::: SELECTION

Amendments to the TERA process of the ITEDSDA
Section 103 of the bill would make a number of amendments
to the TERA process of the ITEDSDA that are intended to address
tribal and agency concerns, including the concerns discussed in
the previous sections of this Report. The most significant
amendments to the ITEDSDA are summarized below.
Manner of TERA taking effect. The bill would amend the
ITEDSDA to change the manner in which a TERA goes into effect.
Under current law, the Secretary must approve or disapprove a
proposed TERA within 270 days of its receipt by the
Secretary.\83\ Under the bill, a TERA would go into effect
automatically on the 271st day after its delivery to the
Secretary unless the Secretary acts first to disapprove the
TERA for one of the reasons stated in the ITEDSDA. A revised
TERA will go into effect on the 91st day unless it is
disapproved by the Secretary for one of the reasons stated in
the ITEDSDA.

::::::

* _YOUR TASKS_:
(1) Transcribe the TERA amendments text word for word, everything from "Amendments to the TERA" down to "goes into effect.".
(2) Answer these questions from the TERA amendments text:
(a) Which section of the bill would make amendments to the TERA process?
(b) Under current law, within how many days of receiving a proposed TERA must the Secretary approve or disapprove it?
(c) Under the bill, on which day would a revised TERA go into effect unless the Secretary disapproves it?

::: DATA EXTRACT

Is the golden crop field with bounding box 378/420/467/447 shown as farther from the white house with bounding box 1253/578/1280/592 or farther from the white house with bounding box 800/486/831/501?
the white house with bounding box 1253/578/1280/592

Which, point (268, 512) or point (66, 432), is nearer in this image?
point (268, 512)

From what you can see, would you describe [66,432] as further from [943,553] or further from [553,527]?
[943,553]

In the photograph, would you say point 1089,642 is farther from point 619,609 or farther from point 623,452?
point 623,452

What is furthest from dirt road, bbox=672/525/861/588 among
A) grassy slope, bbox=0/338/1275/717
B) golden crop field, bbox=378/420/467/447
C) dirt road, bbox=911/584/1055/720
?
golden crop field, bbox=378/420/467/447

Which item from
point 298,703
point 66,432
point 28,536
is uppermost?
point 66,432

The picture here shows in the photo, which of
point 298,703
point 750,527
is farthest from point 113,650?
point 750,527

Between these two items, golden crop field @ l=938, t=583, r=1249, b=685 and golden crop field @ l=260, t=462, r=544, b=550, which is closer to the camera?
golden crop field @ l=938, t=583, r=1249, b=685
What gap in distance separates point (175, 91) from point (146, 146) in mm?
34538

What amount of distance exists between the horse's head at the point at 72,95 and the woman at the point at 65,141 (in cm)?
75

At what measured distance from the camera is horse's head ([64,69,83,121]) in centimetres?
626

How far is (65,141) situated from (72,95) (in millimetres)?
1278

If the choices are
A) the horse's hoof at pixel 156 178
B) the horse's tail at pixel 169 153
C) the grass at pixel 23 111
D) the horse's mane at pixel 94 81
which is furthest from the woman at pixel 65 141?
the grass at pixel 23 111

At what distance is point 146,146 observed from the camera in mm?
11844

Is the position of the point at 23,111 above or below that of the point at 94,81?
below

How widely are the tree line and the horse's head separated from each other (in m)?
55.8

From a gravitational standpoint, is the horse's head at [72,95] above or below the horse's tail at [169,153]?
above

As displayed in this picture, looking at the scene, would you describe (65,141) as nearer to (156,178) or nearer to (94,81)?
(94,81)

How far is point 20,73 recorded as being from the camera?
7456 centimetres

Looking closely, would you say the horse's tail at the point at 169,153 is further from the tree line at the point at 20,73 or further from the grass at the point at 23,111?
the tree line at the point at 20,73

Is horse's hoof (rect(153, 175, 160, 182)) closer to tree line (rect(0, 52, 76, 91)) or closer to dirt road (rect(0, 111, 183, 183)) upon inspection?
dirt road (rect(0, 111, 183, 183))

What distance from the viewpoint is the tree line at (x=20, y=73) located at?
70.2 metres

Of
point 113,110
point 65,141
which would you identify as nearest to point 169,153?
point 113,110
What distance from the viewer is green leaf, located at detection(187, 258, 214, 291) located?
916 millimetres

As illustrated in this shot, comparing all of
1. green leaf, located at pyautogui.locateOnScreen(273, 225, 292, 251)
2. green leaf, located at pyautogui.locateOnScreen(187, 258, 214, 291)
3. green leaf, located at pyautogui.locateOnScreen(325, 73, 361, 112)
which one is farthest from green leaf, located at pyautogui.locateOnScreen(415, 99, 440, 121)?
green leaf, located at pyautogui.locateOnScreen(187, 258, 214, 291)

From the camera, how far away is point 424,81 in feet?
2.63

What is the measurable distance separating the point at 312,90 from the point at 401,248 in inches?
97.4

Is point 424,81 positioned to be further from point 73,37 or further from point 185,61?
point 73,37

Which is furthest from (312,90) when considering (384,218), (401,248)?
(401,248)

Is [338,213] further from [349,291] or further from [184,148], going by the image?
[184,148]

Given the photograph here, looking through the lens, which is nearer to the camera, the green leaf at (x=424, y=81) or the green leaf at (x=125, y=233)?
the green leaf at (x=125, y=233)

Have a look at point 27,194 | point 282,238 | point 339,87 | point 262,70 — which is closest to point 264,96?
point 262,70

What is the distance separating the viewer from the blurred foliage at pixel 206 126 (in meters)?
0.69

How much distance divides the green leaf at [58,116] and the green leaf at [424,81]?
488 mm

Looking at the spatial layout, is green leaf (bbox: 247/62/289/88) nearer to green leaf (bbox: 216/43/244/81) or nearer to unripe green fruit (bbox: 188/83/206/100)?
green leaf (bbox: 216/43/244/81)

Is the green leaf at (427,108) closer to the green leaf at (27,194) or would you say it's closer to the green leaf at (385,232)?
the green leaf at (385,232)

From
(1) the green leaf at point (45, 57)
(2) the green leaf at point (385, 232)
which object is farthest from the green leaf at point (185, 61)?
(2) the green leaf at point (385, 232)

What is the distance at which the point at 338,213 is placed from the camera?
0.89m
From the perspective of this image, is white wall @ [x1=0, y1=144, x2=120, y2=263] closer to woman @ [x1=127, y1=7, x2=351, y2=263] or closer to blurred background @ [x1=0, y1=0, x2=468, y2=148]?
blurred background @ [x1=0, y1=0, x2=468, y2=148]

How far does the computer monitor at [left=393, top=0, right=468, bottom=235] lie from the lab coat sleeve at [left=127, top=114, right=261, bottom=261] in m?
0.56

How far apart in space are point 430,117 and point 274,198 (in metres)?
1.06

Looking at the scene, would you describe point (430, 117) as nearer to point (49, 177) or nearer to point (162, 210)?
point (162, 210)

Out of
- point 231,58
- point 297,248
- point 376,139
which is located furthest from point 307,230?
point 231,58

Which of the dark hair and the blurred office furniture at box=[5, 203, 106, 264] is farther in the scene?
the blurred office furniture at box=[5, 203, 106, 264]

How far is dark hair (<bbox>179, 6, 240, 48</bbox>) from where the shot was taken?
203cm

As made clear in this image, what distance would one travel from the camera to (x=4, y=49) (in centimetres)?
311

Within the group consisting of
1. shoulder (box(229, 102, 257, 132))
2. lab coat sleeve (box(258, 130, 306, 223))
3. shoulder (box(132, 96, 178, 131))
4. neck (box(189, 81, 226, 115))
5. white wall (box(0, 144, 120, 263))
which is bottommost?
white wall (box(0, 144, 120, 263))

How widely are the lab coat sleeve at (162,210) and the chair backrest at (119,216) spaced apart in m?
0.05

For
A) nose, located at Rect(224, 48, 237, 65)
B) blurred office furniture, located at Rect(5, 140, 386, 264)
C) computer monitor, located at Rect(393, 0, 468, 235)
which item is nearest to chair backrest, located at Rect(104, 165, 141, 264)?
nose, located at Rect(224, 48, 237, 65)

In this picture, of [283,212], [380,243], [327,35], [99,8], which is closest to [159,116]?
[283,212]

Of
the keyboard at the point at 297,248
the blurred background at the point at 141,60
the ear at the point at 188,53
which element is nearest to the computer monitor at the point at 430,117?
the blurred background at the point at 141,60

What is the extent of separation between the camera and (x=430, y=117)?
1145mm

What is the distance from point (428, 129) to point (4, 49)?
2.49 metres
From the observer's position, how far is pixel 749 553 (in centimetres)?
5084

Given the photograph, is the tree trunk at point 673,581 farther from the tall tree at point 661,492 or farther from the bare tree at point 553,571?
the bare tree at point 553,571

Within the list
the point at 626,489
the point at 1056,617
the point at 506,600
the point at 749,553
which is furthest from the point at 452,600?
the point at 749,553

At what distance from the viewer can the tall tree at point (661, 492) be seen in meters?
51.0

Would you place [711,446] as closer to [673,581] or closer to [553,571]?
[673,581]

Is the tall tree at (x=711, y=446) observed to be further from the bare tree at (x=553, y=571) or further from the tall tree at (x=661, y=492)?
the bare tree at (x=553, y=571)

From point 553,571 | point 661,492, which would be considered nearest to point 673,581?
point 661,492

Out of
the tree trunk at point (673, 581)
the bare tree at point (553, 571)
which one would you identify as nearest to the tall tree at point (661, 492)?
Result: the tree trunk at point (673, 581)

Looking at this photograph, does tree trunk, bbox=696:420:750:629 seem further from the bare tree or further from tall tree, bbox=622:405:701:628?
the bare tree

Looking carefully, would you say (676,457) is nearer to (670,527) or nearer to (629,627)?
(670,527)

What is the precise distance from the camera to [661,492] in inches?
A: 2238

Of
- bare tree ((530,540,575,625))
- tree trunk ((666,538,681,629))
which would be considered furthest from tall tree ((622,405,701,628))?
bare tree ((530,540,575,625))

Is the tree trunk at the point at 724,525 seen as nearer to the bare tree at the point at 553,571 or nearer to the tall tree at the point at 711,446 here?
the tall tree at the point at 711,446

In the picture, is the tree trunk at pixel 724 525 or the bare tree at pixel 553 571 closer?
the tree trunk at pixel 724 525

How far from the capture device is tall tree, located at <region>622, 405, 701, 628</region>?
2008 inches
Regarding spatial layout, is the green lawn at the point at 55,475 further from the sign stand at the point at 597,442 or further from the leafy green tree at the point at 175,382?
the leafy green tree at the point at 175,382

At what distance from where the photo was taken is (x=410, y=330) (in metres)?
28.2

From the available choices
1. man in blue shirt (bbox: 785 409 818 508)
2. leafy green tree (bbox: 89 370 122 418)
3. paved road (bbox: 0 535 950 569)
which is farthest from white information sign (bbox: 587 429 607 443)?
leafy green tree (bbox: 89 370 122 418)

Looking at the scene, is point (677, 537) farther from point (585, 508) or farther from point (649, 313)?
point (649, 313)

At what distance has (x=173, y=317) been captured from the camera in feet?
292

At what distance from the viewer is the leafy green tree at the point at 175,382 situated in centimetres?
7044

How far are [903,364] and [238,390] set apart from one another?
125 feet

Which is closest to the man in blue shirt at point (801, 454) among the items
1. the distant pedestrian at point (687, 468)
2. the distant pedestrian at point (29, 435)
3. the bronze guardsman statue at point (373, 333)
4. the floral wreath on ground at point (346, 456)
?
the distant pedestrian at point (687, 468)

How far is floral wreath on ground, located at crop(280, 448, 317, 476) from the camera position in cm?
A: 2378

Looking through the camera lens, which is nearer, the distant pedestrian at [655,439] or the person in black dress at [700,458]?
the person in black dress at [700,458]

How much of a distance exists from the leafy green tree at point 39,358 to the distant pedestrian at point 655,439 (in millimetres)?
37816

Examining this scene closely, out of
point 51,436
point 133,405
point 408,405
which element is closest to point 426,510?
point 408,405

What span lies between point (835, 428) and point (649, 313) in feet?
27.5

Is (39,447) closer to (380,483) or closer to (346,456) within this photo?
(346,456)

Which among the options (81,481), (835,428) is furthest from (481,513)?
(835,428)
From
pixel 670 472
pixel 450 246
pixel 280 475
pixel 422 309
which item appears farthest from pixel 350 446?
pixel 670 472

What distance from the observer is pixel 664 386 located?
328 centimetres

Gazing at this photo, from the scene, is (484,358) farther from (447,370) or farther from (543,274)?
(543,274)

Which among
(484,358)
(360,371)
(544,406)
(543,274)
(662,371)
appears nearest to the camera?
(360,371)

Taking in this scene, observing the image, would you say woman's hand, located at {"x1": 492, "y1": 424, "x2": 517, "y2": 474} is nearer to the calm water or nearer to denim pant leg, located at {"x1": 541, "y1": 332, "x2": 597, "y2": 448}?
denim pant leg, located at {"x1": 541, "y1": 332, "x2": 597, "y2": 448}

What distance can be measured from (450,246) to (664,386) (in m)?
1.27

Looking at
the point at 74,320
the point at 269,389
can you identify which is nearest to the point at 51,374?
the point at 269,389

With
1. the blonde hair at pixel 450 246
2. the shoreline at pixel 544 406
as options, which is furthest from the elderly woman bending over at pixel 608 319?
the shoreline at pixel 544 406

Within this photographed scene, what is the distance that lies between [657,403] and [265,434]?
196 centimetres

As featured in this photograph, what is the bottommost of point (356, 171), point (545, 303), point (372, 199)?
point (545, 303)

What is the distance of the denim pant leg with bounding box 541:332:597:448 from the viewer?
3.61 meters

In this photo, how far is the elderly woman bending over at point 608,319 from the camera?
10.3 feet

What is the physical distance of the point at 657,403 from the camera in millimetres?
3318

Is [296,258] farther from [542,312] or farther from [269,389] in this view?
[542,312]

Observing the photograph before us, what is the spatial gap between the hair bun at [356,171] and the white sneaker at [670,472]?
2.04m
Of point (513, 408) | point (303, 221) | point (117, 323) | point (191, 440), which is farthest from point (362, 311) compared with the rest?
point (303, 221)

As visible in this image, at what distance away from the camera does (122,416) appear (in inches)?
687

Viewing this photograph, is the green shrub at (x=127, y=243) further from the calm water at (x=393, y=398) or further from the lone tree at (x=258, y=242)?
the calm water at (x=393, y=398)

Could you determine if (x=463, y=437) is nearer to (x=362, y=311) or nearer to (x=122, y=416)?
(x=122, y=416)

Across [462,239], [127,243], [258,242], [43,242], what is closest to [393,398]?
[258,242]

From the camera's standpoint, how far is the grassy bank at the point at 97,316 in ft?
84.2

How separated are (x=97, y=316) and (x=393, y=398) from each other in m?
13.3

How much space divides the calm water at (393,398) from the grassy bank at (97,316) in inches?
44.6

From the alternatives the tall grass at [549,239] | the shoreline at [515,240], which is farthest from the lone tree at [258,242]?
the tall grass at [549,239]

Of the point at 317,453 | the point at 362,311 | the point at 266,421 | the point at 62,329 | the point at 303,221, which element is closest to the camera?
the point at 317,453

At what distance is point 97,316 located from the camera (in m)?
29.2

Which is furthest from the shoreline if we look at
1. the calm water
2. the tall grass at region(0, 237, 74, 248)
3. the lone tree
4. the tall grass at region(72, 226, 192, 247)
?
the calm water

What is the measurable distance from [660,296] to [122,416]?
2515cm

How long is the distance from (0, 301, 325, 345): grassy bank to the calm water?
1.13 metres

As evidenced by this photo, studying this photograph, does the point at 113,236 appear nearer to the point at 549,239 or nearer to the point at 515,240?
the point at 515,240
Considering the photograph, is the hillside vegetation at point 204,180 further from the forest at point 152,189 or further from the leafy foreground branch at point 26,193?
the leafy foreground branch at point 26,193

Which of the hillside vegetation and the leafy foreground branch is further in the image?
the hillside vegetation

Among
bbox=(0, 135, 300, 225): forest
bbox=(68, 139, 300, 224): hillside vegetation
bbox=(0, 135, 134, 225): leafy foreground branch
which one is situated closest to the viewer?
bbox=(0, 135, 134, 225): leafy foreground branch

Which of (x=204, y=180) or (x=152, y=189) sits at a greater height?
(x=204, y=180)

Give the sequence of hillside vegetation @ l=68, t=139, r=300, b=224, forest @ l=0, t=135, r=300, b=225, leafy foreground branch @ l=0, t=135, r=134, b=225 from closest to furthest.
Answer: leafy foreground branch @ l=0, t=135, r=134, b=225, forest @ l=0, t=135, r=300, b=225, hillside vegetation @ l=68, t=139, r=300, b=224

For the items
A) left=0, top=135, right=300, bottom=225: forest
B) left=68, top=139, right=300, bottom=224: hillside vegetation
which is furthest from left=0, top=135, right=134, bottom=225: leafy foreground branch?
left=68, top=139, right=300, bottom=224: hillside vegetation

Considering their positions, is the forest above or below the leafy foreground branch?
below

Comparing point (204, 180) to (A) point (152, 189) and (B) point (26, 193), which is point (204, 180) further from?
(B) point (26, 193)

::::::

* _FINAL RESULTS_:
(1)
Amendments to the TERA process of the ITEDSDA
Section 103 of the bill would make a number of amendments
to the TERA process of the ITEDSDA that are intended to address
tribal and agency concerns, including the concerns discussed in
the previous sections of this Report. The most significant
amendments to the ITEDSDA are summarized below.
Manner of TERA taking effect. The bill would amend the
ITEDSDA to change the manner in which a TERA goes into effect.

(2)
(a) Section 103
(b) 270 days
(c) The 91st day